Starting at the line that contains "What is wooden" and running through the end of the records, write those lines again with "log railing" replaced by "log rail" and everything else unchanged. Leave the pictures out of your answer.

Stored data entries
______
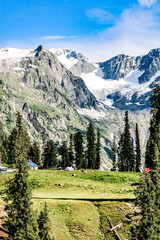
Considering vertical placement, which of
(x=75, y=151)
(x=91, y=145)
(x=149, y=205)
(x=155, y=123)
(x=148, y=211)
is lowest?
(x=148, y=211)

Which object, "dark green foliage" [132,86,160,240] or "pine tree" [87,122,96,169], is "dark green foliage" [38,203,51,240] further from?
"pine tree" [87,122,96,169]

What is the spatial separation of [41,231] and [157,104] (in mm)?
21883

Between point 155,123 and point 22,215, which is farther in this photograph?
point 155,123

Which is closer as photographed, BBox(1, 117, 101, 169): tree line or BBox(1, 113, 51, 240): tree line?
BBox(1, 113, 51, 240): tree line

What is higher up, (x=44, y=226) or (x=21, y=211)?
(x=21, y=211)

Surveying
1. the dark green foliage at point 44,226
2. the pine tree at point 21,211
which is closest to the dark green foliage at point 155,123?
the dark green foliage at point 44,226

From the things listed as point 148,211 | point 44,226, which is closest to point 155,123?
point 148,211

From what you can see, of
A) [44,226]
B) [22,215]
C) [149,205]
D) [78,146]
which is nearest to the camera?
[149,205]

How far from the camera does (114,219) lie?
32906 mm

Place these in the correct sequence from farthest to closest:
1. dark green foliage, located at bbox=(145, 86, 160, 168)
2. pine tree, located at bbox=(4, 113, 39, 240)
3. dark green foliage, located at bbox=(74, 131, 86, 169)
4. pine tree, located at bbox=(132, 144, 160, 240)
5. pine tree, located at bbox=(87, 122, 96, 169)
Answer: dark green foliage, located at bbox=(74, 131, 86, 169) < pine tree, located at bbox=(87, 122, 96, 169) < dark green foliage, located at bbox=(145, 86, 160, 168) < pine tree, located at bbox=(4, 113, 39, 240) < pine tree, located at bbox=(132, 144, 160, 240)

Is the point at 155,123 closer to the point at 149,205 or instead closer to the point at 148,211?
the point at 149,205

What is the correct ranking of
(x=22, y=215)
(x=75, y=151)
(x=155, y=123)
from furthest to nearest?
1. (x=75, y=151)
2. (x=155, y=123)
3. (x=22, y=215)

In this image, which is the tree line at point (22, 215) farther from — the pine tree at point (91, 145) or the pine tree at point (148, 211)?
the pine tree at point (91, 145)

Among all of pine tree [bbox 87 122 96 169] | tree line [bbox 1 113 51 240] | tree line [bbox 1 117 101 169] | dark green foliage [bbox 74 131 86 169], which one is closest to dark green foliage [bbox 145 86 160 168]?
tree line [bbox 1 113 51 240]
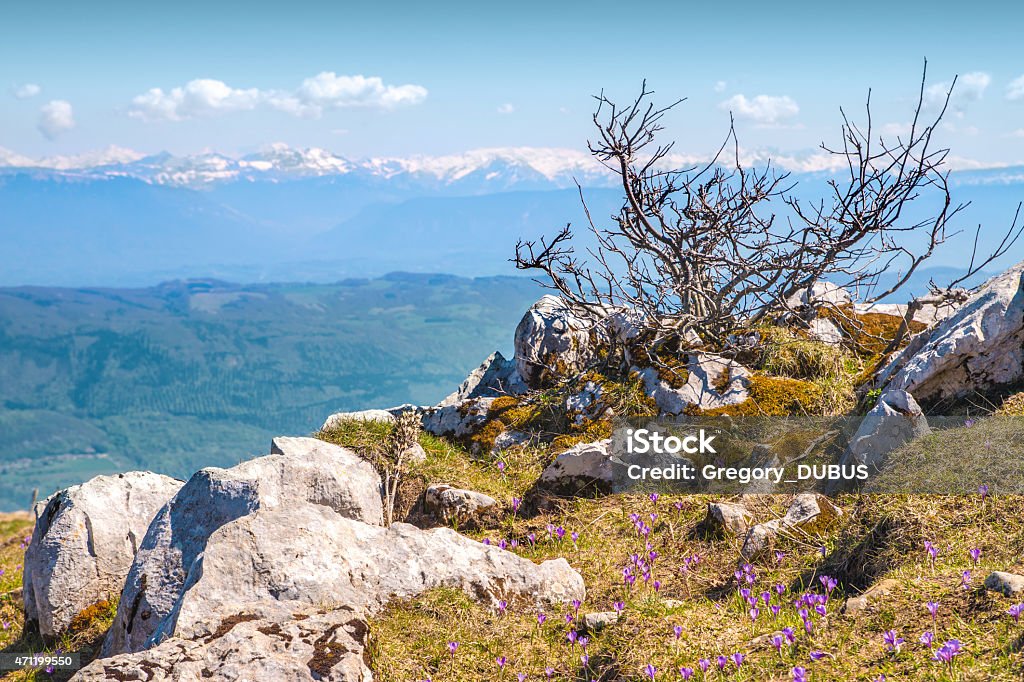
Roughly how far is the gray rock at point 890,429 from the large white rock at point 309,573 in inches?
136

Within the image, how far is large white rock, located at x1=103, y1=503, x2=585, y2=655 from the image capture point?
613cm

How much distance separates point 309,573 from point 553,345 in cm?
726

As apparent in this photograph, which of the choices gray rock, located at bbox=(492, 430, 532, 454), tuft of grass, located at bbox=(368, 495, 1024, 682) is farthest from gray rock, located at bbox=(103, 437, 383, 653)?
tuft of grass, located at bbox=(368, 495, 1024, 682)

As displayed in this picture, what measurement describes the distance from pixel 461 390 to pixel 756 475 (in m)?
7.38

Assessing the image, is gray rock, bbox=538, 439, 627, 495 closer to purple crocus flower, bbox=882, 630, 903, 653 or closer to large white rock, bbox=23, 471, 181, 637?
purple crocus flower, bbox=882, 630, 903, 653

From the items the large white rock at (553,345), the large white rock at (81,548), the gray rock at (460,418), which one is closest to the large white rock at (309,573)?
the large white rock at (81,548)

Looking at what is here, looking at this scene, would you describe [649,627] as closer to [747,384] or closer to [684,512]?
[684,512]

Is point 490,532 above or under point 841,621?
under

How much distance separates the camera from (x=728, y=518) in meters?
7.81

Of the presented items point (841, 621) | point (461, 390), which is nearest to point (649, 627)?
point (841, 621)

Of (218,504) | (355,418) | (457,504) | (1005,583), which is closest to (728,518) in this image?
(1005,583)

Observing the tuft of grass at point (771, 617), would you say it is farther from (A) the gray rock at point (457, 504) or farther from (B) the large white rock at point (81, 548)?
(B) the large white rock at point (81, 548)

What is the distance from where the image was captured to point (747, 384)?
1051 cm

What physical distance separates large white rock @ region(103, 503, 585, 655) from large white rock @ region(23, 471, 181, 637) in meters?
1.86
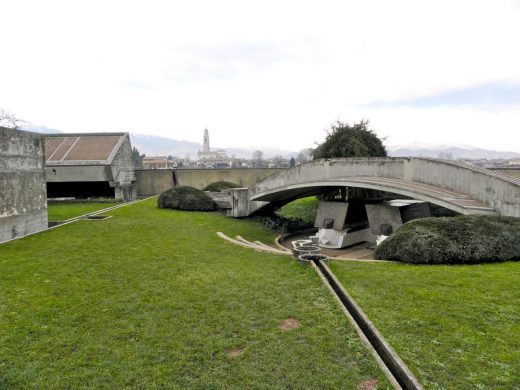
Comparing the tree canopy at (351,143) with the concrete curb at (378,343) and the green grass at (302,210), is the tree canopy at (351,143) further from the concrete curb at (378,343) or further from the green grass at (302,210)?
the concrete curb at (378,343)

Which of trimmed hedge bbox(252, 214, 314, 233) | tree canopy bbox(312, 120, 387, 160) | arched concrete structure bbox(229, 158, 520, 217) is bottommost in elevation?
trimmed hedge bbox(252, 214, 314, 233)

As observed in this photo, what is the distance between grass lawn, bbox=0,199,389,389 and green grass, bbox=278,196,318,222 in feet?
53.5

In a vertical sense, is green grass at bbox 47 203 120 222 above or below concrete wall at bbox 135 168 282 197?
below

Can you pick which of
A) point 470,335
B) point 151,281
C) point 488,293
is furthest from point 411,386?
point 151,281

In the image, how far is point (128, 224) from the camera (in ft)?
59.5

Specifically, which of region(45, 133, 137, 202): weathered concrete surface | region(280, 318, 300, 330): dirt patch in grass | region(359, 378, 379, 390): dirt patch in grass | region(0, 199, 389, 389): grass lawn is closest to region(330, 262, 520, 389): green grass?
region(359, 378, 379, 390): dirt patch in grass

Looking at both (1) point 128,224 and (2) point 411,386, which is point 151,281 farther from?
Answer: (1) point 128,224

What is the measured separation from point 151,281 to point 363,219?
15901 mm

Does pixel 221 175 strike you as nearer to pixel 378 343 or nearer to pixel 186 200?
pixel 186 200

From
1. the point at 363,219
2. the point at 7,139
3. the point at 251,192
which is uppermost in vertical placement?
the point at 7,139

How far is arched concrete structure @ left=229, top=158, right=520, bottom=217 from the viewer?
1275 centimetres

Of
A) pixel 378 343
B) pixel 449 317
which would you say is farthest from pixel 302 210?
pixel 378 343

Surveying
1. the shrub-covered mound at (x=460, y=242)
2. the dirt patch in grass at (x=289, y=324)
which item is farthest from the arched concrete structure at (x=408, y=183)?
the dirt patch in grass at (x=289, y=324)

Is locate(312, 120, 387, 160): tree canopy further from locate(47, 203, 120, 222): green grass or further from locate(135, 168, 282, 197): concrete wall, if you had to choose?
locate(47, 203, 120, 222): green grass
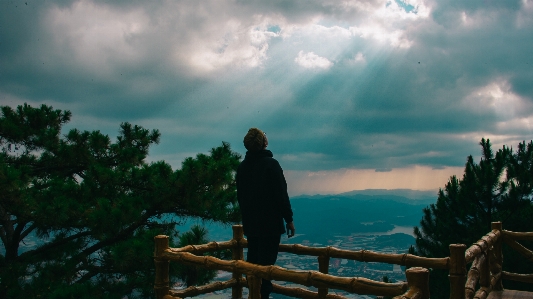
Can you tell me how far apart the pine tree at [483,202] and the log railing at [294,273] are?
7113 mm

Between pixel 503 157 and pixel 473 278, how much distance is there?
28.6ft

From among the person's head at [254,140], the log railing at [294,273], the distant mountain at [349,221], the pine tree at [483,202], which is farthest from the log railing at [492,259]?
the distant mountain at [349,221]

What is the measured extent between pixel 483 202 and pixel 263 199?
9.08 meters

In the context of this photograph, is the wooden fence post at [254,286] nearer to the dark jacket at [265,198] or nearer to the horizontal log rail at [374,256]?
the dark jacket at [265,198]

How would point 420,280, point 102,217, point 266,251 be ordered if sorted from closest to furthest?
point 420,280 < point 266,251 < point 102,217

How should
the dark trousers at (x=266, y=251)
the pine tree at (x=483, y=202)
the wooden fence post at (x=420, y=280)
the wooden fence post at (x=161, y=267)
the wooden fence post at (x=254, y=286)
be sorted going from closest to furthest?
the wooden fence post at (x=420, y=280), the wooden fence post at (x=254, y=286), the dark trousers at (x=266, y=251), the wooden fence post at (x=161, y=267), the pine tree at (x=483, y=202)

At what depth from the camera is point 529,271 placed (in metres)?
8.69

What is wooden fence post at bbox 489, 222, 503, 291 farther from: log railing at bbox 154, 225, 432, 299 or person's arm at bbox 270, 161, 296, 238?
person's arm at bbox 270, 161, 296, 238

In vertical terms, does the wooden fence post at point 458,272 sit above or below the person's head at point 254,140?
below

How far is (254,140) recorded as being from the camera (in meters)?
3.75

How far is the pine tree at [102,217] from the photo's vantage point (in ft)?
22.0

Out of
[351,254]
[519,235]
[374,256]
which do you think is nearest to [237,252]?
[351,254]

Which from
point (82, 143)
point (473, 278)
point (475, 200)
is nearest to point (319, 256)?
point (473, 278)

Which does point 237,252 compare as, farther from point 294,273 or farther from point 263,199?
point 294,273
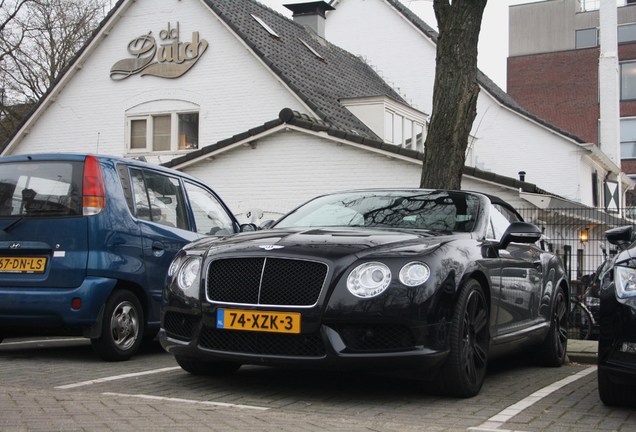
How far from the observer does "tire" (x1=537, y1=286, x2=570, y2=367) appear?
______
Task result
What is wooden fence post at bbox 489, 222, 503, 291 farther from: log rail at bbox 154, 225, 432, 299 or person's arm at bbox 270, 161, 296, 238?
person's arm at bbox 270, 161, 296, 238

In vertical terms, does the wooden fence post at point 458,272 sit above or below the person's head at point 254,140?
below

How far is (254,140) recorded as being from the camera (in meters)?
3.75

How far is the pine tree at [102,217] from the photo's vantage point (in ft)?
22.0

Out of
[351,254]
[519,235]
[374,256]
which do you think is nearest to [237,252]?
[351,254]

Which from
point (82, 143)
point (473, 278)
point (475, 200)
is nearest to point (319, 256)?
point (473, 278)

Which does point 237,252 compare as, farther from point 294,273 or farther from point 263,199?
point 294,273
How far from the observer does "tire" (x1=537, y1=286, x2=570, y2=367) appear?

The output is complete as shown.